Achard syndrome




Achard syndrome is a syndrome consisting of arachnodactyly, receding lower jaw, and joint laxity limited to the hands and feet. Hypermobility and subluxations of the joints, increased lateral excursion of the patellas and other findings reflect the increased ligament laxity. It is not clear if it is a distinct entity.


  • Small thumbs
  • Joint laxity in hands
  • Joint laxity in feet
  • Brachycephaly
  • Short mandibular rami
  • Slender body
  • Long body
  • Long narrow skull
  • Prominent ears
  • Arched palate
  • Long arms
  • Long legs
  • Long slender fingers
  • Kyphoscoliosis
  • Concave chest
  • Flat feet
  • Hammer toes
  • Subcutaneous fat scanty
  • Hyperextensible foot joints
  • Hyperextensible hand joints
  • Joint dislocations
  • Hypotonia
  • Nearsightedness
  • Crossed eyes
  • Myosis
  • Rapid involuntary eye movements
  • Dislocation of eye lens
  • Tremulous iris
  • Cataract
  • Coloboma
  • Heart valve deformities
  • Septal defects
  • Dilatation of aortic root
  • Dilatation of ascending aorta
  • Aorta valve incompetence
  • Aortic dissection
  • Aneurism of pulmonary arteries
  • Pulmonary defects
  • Kidney defects
  • Vertebral fusion
  • Cleft lip
  • Cleft palate
  • Jaw abnormalities


Achard syndrome is a collection of birth defects that are thought to be due to a gene mutation or defect. It is inherited as an autosomal dominant trait of chromosome 15. It's caused by mutations in gene fibrillin-1, producing changes in elastic tissues, especially of the aorta, eye, and skin. Mutations of fibrillin-1 also cause overgrowth of long bones. In 85% of patients with this disease, the family history confirms Marfan syndrome in one parent as well. In the remaining 15%, a negative family history suggests a fresh mutation, possibly from advanced paternal age.

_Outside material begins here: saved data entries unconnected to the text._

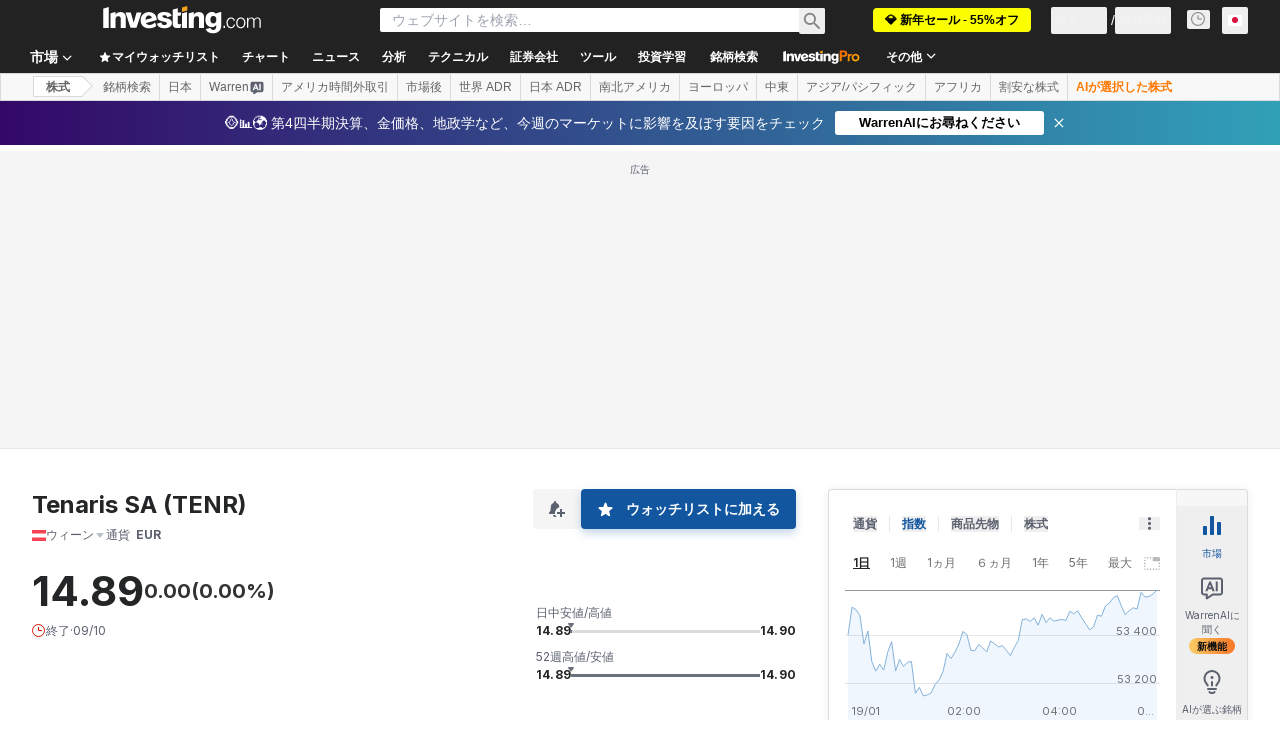

--- FILE ---
content_type: application/javascript
request_url: https://promos.investing.com/eu-a4flkt7l2b/z9gd/9a63d23b-49c1-4335-b698-e7f3ab10af6c/jp.investing.com/jsonp/z?cb=1768865515477&callback=__dgooty99extr9
body_size: 702
content:
__dgooty99extr9({"da":"bg*br*al|Apple%bt*bm*bs*cb*bu*dl$0^j~m|131.0.0.0%v~d~f~primarySoftwareType|Robot%s~r~dg*e~b~dq*z|Blink%cn*ds*ba*ch*cc*n|Chrome%t~bl*ac~aa~g~y|macOS%ce*ah~bq*bd~dd*cq$0^cl*df*bp*ad|Desktop%bh*c~dc*dn*bi*ae~ci*cx*p~bk*de*bc*i~h|10.15.7%cd*w~cu*ck*l~u~partialIdentification*af~bz*db*ab*q~a*cp$0^dh*k|Apple%cr*ag|-","ts":1768865515553.0,"success":true,"rand":355535,"geo":{"ip":"52.15.224.81","continent_code":"NA","zipcode":"43215","region_code":"OH","city":"Columbus","metro_code":535,"time_zone":"America/New_York","continent_name":"North America","longitude":-83.0061,"country_code":"US","country_name":"United States","latitude":39.9625,"region_name":"Ohio"}});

Attempts to stop the degenerative process have met with little success. Therefore, treatment of Marfan syndrome is basically aimed at relieving symptoms — for example, surgical repair of aneurysms and ocular deformities. In young patients with early dilation of the aorta, prompt treatment with beta-adrenergic blockers may decrease ventricular ejection and protect the aorta; extreme dilation requires surgical replacement of the aorta and the aortic valve. Steroids and sex hormones have been successful (especially in girls) in inducing precocious puberty and early epiphyseal closure to prevent abnormal adult height. Genetic counseling is important, particularly because pregnancy and resultant increased cardiovascular workload can produce aortic rupture.